Short text fragments from websites
=== Section Start ===

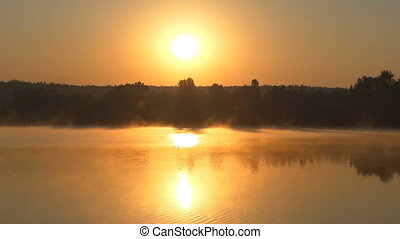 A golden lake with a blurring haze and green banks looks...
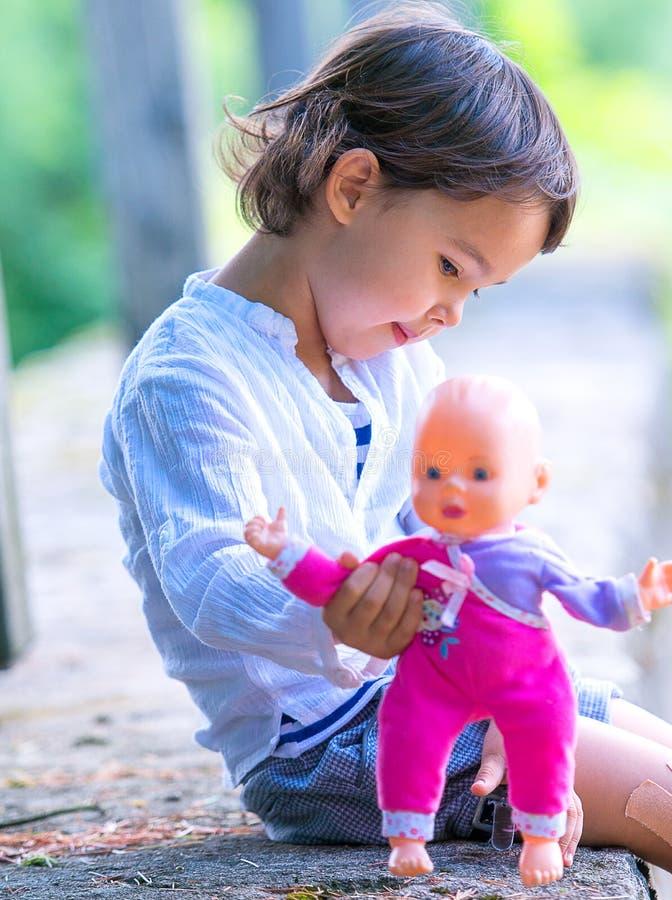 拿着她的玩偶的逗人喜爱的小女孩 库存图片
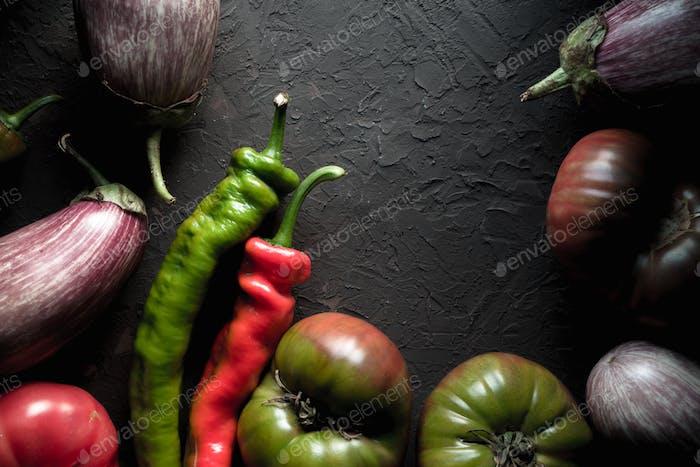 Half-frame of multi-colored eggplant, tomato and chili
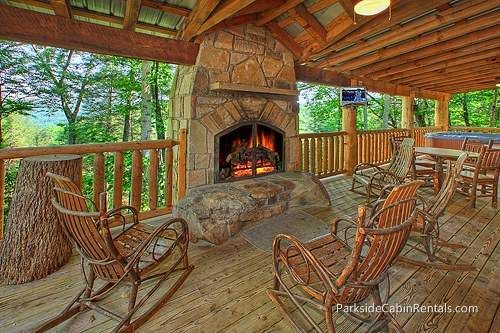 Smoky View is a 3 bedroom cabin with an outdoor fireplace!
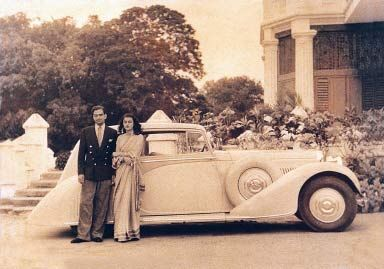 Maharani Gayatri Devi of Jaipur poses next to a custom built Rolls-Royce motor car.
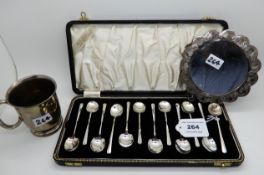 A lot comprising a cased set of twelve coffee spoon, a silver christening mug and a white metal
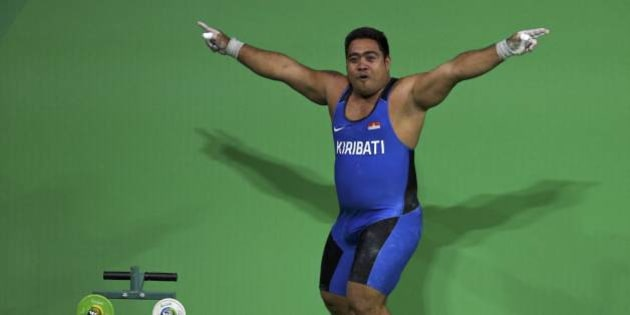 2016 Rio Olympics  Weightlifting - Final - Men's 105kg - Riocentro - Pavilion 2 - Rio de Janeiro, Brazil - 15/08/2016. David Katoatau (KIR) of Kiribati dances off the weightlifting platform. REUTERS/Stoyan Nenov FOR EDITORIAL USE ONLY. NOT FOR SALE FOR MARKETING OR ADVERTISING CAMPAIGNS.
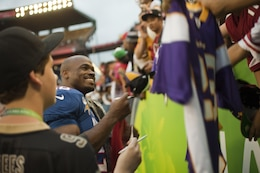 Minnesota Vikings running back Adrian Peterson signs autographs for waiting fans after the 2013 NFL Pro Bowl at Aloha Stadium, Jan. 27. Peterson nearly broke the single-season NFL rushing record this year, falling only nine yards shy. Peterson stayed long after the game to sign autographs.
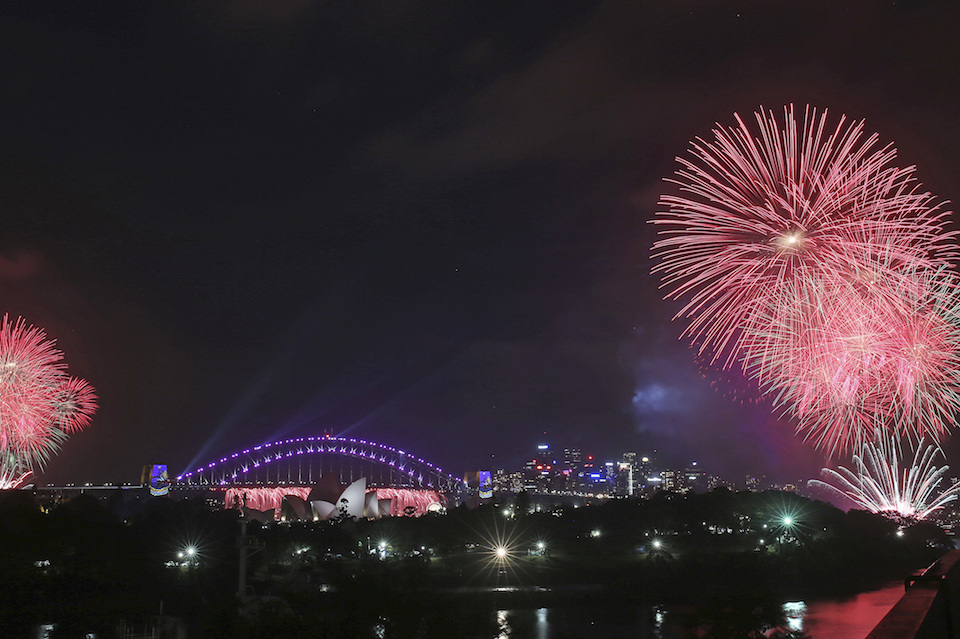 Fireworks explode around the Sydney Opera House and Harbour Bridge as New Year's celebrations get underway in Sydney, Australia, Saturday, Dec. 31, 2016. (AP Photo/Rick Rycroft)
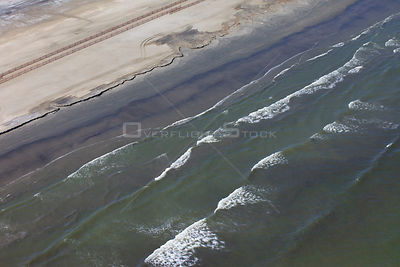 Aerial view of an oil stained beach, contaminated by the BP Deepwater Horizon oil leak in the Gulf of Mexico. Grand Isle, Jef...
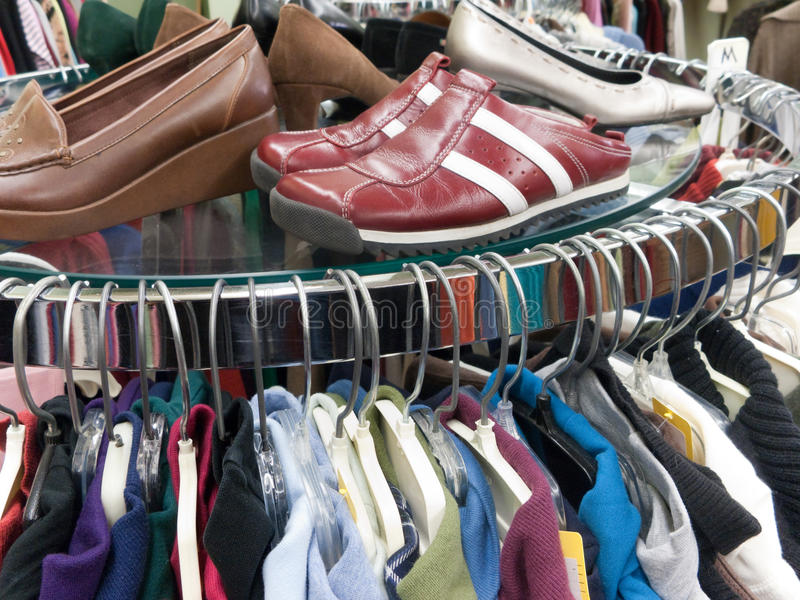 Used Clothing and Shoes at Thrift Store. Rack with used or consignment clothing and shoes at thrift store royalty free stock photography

=== Section End ===

WHAT YOU ARE ASKED TO DO ▸ The lines from the one containing "Smoky View is" through the last line above are to be repeated exactly, and only those. Any pictures must be left out.

TASK SOLUTION ▸
 Smoky View is a 3 bedroom cabin with an outdoor fireplace!
 Maharani Gayatri Devi of Jaipur poses next to a custom built Rolls-Royce motor car.
 A lot comprising a cased set of twelve coffee spoon, a silver christening mug and a white metal
 2016 Rio Olympics  Weightlifting - Final - Men's 105kg - Riocentro - Pavilion 2 - Rio de Janeiro, Brazil - 15/08/2016. David Katoatau (KIR) of Kiribati dances off the weightlifting platform. REUTERS/Stoyan Nenov FOR EDITORIAL USE ONLY. NOT FOR SALE FOR MARKETING OR ADVERTISING CAMPAIGNS.
 Minnesota Vikings running back Adrian Peterson signs autographs for waiting fans after the 2013 NFL Pro Bowl at Aloha Stadium, Jan. 27. Peterson nearly broke the single-season NFL rushing record this year, falling only nine yards shy. Peterson stayed long after the game to sign autographs.
 Fireworks explode around the Sydney Opera House and Harbour Bridge as New Year's celebrations get underway in Sydney, Australia, Saturday, Dec. 31, 2016. (AP Photo/Rick Rycroft)
 Aerial view of an oil stained beach, contaminated by the BP Deepwater Horizon oil leak in the Gulf of Mexico. Grand Isle, Jef...
 Used Clothing and Shoes at Thrift Store. Rack with used or consignment clothing and shoes at thrift store royalty free stock photography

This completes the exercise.